Passage provided:
┌──
The correct solution for a 10th grade A.P. problem

Question

Show that $a_1$, $a_2$,...,$a_n$,... form an AP where $a_n$ is defined as below: $a_n = 3+4n$

This is a problem from a grade 10th textbook... I solved the question in a different way from how our teacher did... My question is that was my method wrong? (as my teacher prompted in front of the whole class)

My method:

Let $k$ belong to the set of natural numbers

Then, $a_k = 3+4k$

$a_{k+1} = 3+4(k+1)$

Notice, $a_{k+1} - a_k = 4$

Hence the difference between any two consecutive terms of this progression is constant i.e. 4, and the given equation forms an AP

Teacher's method:

He first got the values of $a_1, a_2$ and $a_3$, then he proceeded to find the differences $a_2 - a_1$, then $a_3 - a_2$, then he showed that the common difference between these two terms is 4, hence he showed that the equation will form an AP for all terms !!??

You can go in-depth and beyond grade 10 level in your answers if it is required because I am always eager to learn!
└──
(Dataset records)
┌──
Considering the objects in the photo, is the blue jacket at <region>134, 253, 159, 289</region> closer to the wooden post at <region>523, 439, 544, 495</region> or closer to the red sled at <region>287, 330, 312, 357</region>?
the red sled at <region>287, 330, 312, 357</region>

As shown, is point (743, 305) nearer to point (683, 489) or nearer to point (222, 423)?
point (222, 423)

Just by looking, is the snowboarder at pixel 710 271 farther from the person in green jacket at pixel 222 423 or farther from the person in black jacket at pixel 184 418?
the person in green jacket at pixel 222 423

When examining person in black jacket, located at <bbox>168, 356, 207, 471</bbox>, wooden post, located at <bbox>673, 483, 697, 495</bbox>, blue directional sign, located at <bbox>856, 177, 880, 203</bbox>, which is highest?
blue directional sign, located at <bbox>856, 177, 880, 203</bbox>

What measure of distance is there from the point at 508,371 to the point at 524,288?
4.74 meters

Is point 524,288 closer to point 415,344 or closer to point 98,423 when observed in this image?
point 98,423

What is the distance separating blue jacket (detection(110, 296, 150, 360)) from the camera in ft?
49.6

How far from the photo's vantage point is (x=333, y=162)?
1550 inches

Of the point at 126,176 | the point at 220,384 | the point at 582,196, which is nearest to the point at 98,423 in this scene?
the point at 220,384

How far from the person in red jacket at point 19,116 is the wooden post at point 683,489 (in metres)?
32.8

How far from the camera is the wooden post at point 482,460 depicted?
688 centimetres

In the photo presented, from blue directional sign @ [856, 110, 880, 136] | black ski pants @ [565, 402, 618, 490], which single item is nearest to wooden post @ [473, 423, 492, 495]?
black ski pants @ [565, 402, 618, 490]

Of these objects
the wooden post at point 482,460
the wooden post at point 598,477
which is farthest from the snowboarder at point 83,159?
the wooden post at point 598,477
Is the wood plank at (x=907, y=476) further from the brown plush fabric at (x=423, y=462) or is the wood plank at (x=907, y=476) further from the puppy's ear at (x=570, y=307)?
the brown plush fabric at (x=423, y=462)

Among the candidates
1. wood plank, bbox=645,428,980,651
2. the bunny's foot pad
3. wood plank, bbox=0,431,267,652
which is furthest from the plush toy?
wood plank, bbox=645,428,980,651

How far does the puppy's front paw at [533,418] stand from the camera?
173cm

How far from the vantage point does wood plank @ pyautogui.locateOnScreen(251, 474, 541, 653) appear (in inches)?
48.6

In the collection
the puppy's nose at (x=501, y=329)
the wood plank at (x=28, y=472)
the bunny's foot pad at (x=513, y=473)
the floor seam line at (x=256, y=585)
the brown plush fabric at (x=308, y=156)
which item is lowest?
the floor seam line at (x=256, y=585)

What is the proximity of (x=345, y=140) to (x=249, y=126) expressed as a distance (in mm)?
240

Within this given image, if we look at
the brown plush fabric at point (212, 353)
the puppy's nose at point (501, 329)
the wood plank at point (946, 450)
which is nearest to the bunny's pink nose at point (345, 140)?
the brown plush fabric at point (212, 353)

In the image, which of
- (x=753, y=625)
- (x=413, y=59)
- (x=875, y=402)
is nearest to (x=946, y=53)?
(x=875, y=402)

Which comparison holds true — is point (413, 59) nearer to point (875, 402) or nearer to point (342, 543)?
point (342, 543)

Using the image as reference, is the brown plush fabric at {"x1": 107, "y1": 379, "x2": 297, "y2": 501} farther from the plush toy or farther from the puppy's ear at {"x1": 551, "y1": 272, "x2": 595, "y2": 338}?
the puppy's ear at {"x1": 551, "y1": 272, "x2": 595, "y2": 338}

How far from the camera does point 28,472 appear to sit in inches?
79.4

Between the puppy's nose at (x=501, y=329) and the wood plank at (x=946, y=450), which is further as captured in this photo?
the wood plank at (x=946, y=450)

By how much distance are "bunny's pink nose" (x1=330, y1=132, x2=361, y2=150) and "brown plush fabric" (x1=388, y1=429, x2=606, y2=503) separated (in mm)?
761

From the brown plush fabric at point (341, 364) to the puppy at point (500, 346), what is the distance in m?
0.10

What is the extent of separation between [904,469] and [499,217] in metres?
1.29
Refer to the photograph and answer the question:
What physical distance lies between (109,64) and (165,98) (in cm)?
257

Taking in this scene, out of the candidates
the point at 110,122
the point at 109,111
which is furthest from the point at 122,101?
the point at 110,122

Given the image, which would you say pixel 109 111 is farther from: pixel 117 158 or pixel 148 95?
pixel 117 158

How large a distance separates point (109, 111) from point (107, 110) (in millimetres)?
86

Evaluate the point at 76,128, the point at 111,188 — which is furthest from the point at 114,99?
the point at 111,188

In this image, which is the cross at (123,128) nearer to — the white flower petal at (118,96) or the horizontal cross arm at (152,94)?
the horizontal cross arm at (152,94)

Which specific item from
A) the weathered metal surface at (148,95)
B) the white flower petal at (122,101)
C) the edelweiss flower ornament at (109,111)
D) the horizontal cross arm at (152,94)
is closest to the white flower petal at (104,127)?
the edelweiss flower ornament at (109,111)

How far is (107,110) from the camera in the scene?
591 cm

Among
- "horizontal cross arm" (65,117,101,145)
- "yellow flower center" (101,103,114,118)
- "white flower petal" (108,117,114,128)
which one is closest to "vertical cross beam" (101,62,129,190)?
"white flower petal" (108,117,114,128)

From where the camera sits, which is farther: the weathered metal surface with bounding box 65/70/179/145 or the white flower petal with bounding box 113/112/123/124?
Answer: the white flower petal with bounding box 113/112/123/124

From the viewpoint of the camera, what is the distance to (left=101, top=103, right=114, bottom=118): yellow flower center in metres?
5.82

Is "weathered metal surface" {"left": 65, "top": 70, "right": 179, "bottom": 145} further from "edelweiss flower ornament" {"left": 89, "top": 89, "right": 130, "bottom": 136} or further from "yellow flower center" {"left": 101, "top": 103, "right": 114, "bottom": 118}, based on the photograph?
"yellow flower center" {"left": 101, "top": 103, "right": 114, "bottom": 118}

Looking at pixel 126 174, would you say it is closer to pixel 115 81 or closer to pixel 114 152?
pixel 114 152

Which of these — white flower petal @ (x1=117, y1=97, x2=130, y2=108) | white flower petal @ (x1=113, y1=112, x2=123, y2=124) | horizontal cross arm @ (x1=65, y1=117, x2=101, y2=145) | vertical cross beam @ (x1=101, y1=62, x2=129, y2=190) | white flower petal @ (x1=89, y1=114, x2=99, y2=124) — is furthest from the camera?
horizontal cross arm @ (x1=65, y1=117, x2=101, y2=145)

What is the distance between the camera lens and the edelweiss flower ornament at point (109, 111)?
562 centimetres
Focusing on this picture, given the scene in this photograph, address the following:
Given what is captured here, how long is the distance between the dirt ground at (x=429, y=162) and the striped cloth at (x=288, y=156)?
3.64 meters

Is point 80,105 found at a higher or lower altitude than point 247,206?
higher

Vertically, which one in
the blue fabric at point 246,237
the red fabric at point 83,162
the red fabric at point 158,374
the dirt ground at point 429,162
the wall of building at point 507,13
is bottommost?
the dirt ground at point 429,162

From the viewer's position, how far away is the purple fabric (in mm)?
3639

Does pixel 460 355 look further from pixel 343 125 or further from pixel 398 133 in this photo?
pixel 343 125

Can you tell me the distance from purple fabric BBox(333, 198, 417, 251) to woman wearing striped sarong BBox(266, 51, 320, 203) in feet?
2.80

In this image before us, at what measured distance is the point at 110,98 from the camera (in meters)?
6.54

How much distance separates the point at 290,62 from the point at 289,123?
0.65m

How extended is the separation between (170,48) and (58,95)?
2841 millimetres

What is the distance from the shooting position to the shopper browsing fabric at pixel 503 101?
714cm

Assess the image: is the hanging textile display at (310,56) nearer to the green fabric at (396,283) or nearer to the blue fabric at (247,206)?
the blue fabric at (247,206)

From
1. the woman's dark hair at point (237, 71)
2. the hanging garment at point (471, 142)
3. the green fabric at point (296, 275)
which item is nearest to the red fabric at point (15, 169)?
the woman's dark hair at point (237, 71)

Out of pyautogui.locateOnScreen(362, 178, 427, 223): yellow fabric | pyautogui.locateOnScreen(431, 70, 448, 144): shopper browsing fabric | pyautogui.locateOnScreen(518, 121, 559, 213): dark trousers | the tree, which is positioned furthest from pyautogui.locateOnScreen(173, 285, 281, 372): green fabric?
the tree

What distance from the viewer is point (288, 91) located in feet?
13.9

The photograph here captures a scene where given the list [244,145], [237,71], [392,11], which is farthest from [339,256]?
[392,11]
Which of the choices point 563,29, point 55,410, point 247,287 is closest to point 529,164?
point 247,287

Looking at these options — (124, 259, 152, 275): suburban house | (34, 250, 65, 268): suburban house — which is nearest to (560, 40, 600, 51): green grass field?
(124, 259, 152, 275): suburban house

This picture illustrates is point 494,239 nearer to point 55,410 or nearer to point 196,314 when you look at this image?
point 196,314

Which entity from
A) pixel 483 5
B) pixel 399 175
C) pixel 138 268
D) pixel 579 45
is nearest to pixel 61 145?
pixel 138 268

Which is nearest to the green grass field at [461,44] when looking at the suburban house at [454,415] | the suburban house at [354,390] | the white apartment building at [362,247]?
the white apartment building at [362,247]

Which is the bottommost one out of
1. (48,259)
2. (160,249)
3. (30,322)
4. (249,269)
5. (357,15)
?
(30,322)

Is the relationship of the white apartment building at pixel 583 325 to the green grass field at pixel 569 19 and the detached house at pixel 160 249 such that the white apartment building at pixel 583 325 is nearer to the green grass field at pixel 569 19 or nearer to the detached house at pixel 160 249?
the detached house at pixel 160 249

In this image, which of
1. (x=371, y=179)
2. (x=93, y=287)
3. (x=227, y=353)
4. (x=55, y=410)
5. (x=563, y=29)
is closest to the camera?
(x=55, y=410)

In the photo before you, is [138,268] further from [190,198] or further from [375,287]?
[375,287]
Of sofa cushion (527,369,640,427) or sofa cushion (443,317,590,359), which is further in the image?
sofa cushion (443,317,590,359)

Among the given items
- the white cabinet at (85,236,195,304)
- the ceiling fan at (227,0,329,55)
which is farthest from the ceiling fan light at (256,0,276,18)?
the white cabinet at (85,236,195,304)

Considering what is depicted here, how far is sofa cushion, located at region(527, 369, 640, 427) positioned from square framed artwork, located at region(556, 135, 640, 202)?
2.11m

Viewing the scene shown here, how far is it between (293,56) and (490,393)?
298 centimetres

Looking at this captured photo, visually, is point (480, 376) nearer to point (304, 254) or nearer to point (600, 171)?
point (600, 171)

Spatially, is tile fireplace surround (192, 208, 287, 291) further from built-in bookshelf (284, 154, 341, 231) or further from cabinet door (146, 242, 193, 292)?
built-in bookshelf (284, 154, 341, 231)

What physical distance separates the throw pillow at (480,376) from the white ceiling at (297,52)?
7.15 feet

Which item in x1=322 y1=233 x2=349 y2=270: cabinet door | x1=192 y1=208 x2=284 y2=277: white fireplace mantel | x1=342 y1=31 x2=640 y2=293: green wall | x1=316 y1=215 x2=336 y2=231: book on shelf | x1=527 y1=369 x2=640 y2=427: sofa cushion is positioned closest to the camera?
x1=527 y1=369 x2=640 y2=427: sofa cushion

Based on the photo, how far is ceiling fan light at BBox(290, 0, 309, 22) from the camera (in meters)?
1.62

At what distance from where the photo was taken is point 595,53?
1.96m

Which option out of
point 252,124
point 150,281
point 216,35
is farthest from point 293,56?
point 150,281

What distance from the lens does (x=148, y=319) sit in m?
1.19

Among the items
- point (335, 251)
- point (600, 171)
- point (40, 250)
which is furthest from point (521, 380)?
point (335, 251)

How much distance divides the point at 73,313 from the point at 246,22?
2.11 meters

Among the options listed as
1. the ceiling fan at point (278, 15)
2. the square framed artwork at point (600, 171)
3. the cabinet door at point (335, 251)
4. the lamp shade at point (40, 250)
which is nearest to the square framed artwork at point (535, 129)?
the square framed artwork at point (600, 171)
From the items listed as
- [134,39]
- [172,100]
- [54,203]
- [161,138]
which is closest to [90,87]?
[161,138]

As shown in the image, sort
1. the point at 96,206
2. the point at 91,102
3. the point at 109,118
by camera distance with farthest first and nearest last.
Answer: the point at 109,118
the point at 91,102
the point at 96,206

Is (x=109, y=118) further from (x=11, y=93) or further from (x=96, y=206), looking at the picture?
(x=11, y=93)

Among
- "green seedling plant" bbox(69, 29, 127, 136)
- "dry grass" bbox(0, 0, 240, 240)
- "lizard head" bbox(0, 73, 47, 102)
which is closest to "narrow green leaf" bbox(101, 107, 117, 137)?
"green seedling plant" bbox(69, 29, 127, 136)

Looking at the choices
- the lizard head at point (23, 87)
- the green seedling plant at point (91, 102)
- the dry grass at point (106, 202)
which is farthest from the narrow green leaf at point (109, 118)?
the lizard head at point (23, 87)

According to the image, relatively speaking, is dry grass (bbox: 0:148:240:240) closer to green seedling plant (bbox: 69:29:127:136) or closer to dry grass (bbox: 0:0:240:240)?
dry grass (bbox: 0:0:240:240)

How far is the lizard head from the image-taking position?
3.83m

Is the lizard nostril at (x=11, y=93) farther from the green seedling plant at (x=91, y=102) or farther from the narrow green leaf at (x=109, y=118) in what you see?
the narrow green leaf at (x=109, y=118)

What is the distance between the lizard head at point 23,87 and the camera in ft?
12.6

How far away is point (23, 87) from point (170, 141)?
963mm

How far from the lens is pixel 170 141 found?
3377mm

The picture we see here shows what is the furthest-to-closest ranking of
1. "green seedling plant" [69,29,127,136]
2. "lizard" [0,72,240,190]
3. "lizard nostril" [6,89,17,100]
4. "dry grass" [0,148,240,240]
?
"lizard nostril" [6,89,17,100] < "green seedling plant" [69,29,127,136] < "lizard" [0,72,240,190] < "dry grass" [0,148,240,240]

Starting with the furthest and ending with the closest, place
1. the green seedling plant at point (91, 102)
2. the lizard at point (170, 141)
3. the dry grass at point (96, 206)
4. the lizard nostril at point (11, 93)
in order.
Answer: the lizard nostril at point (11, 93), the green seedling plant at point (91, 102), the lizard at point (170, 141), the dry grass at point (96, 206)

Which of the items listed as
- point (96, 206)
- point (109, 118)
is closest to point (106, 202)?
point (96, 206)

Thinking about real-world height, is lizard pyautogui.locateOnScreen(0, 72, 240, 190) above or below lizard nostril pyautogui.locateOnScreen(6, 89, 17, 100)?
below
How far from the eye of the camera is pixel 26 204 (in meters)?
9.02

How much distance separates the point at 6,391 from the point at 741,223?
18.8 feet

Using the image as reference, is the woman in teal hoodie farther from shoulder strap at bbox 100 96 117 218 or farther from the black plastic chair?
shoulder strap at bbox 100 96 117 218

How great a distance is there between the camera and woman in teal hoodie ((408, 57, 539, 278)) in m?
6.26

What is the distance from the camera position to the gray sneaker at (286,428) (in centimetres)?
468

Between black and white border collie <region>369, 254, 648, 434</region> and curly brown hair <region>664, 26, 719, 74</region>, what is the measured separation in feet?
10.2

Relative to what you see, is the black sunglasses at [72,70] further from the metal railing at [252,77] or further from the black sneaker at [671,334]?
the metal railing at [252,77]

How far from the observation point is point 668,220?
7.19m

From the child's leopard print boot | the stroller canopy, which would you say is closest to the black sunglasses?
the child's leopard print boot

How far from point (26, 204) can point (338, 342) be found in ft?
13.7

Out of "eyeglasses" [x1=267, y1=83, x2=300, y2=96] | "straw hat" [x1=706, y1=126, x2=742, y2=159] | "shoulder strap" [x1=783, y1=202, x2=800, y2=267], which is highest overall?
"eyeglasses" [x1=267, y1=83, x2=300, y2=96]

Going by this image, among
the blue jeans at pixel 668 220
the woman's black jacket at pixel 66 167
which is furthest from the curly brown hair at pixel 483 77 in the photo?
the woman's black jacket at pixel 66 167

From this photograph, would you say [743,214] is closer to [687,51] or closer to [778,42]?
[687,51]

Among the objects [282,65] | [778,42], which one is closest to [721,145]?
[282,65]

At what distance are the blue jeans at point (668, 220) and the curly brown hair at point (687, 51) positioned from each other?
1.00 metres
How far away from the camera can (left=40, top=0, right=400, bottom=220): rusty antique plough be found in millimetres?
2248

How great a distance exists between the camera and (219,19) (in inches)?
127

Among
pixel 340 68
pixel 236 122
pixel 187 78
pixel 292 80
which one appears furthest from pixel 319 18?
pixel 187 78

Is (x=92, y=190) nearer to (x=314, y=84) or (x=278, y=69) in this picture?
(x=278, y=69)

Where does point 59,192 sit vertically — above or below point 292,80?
└──
What to do:
Retype the part of the forum post about the arithmetic progression problem starting with "The correct solution" and going on through "the whole class)".

Final result:
The correct solution for a 10th grade A.P. problem

Question

Show that $a_1$, $a_2$,...,$a_n$,... form an AP where $a_n$ is defined as below: $a_n = 3+4n$

This is a problem from a grade 10th textbook... I solved the question in a different way from how our teacher did... My question is that was my method wrong? (as my teacher prompted in front of the whole class)